Regarding claims 2 and 14, the combination of Tang and Meier teaches its/their respective base claim(s).
The combination does not expressly disclose but Thakur teaches the method of claim 1, wherein each node of the node feature maps is represented by a node feature vector, the node feature vector comprising the data representative of characteristic features of each node.
(Thakur, figure, p1, 1x4096 fully connected layer; the fully-connected layer of VGG16 outputs a flatten feature vector with size of 4096 (i.e., 4096 characteristic features), p5; Meier, Fig. 2; human skeleton input 105 as shown; input 105 is made of nodes and the edges connecting between nodes; both nodes and the corresponding edges may represent features extractable by a convolutional neural network; also, Tang, Fig. 3, “Red rectangles indicate the convolutional, ReLU and pooling layers of VGG16”; “Our basic CNN architecture is VGG-16 Net”, p3704/c2; each branch VGG16 of a SiameseNet (Tang, Fig. 3(a)) can process nodes and/or edges in each of the two input images; each node or edge represents a feature corresponding to an output feature vector)
Therefore, it would have been obvious to one of ordinary skill in the art before the effective filing date of the claimed invention was made to incorporate the teachings of Thakur into the modified system or method of Tang and Meier in order to use a large scale output feature vector to represent rich information of each node or edge in the input images. The combination of Tang, Meier and Thakur also teaches other enhanced capabilities.

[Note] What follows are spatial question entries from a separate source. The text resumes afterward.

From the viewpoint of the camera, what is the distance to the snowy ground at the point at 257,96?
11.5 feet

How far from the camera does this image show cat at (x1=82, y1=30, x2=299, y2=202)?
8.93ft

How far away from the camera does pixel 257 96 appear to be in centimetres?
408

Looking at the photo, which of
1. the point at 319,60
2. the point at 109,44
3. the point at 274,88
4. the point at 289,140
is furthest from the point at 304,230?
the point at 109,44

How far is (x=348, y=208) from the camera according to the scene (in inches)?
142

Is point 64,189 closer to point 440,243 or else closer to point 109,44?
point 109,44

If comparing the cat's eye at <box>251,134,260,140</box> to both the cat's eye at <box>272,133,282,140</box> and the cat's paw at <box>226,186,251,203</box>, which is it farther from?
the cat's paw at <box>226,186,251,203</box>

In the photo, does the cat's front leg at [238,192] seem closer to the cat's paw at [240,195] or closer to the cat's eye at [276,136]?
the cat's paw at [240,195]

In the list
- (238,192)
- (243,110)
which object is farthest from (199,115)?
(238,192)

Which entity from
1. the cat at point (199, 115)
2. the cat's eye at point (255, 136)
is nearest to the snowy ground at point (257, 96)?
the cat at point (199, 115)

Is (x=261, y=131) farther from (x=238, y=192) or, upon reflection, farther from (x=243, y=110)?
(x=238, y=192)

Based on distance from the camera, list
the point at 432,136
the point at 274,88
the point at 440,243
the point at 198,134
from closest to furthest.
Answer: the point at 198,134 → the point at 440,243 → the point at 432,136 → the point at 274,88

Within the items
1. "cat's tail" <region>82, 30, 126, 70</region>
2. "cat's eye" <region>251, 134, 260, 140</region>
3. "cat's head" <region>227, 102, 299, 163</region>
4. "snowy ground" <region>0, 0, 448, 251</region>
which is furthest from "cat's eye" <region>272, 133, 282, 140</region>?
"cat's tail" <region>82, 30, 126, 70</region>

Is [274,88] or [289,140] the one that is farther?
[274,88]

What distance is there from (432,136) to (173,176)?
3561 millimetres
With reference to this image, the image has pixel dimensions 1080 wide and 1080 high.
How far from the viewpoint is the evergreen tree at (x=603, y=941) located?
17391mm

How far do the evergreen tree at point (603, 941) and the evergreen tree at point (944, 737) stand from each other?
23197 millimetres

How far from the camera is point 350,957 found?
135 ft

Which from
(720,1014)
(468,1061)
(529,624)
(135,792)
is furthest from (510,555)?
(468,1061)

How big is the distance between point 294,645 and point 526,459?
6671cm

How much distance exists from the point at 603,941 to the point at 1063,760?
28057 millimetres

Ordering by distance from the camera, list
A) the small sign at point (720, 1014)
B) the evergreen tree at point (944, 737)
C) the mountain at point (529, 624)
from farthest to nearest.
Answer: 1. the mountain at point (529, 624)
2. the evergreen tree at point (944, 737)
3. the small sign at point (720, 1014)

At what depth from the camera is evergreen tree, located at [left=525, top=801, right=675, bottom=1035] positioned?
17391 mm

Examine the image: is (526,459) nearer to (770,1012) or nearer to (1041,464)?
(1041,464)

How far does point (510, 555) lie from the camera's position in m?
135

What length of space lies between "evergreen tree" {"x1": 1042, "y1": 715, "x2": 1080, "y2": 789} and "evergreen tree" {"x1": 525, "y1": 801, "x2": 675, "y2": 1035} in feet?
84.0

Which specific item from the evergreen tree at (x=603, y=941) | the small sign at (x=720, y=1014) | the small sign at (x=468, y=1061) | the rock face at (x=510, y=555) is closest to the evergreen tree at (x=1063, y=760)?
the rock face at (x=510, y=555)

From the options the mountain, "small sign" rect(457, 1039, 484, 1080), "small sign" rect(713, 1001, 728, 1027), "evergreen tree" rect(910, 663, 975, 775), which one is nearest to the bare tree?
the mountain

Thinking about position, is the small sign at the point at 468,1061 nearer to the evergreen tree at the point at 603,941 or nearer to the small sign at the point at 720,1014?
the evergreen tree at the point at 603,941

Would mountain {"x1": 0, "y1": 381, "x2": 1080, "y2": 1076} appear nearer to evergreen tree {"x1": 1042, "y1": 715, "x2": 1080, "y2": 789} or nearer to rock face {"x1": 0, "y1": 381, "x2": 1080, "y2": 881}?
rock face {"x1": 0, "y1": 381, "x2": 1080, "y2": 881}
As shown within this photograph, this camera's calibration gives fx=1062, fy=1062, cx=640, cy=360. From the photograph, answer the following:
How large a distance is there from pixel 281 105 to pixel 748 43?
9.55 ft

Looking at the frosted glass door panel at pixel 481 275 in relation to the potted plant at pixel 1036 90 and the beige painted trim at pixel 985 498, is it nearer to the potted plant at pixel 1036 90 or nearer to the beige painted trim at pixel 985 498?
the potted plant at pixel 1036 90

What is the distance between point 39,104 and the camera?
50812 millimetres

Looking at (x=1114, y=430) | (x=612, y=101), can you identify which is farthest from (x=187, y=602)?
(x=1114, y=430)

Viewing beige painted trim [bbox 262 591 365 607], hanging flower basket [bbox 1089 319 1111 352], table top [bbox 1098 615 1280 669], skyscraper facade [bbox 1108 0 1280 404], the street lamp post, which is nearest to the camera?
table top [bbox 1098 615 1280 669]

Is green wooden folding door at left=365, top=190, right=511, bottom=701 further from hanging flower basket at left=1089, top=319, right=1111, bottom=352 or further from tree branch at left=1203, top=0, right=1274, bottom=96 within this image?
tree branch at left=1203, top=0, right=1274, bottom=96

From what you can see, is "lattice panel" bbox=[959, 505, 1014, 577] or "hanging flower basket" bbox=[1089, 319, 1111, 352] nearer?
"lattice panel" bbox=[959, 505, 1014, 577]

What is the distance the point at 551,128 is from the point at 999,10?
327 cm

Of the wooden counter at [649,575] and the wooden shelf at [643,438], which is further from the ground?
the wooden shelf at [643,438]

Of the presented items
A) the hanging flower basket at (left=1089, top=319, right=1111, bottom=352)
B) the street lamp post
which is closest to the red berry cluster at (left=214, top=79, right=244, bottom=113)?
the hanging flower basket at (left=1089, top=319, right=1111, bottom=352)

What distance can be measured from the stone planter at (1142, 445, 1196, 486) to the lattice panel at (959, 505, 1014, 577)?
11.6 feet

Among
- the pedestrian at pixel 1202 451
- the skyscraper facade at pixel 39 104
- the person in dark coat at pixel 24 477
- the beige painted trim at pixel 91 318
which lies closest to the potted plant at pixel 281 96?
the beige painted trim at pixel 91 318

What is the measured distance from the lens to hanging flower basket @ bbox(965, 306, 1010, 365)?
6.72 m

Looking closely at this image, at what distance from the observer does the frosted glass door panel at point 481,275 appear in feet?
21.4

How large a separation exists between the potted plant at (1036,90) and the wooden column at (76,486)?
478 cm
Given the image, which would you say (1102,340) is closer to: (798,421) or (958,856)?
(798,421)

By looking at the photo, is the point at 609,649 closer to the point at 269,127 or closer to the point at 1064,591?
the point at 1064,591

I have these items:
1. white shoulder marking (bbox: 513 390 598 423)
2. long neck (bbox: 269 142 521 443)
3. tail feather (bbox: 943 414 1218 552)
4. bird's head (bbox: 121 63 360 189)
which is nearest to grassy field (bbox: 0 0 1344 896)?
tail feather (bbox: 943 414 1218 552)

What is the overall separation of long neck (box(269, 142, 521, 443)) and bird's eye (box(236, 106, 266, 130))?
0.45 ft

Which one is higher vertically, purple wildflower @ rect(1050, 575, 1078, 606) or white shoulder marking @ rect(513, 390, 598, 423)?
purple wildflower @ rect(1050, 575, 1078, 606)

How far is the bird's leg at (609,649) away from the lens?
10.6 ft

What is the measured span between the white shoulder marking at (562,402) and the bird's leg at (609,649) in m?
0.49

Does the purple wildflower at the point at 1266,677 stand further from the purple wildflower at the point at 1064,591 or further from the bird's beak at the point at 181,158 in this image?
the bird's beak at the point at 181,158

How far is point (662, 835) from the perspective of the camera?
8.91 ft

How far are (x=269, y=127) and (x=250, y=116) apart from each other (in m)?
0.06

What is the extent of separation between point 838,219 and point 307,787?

Regarding claims 3 and 15, the combination of Tang and Meier teaches its/their respective base claim(s).
The combination of Tang, Meier and Thakur teaches the method of claim 1 further comprising at least one additional convolutional layer and at least one additional linear rectifying layer subsequent to the convolutional layer and the linear rectifying layer for processing each of the source graph and the target graph to output node feature maps related to the source graph and the target graph.
(Thakur, figure, p1; multiple convolution + ReLU layers; Tang, Fig. 3(a); two branches of VGG16 in the SiameseNet)

Regarding claims 4 and 16, the combination of Tang and Meier teaches its/their respective base claim(s).
The combination of Tang, Meier and Thakur teaches the method of claim 1 further comprising at least one additional fully connected layer subsequent to the fully connected layer for processing the selected and aggregated pairs of node representations in a fully connected layer to provide a fully connected layer output.
(Thakur, figure, p1; multiple convolution + ReLU layers; Tang, Fig. 3(a); two branches of VGG16 in the SiameseNet)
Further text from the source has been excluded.